Experiment with musical instruments
Shake it all about - Make simple shakers by filling plastic bottles or tubs with rice, pasta, pebbles etc. Play with them and talk about the sounds that they make. Are the sounds soft, sharp, smooth, jiggly, scratchy?
Tap it out - Use the shakers above or use drums (pots and pans and wooden spoons are perfect) to play along with songs, rhymes and the radio. Try making the loudest sounds that you can then the quietest sounds that you can. Tap out simple rhythms. Can your child repeat the rhythm back to you?
Interesting instruments- If you see or hear instruments being played either in real life or on TV, talk about the sounds that the instrument makes. Which instruments does your child like the sound of best? Can they tell you why? Can they imitate the sound with their voice?
Making sounds with our bodies
Song time- I couldn't remember the words of any toddler songs or rhymes when I first became a mum (I used to sing football chants instead to start with) but there are great books and CDs to get you started and it’s amazing how much will come flooding back to you from your own childhood.
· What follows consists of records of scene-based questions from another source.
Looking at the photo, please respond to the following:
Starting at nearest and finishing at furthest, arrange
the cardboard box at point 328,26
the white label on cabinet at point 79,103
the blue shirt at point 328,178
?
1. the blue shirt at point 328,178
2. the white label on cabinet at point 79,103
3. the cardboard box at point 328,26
Encourage children to use their bodies to make sounds to go along with their singing stamping, clapping, patting knees etc.
Sound effects- Read stories and encourage children to make sound effects with their body stomping, knocking, clapping, scratching etc.
Playing around with rhythm and rhyme
Rhyming books - This is the time to bring out your inner performer and have as much fun as possible using silly voices, making sound effects and showing as much emotion as you can on your face (your child probably won't be looking at your face but they will hear this coming through in your voice). Encourage your child to join in as much as possible. You may want to develop your own actions, sound effects etc. There is no need to buy loads of books. Most children love having the same books repeated over and over and whenever you feel the need for a change there is always the library.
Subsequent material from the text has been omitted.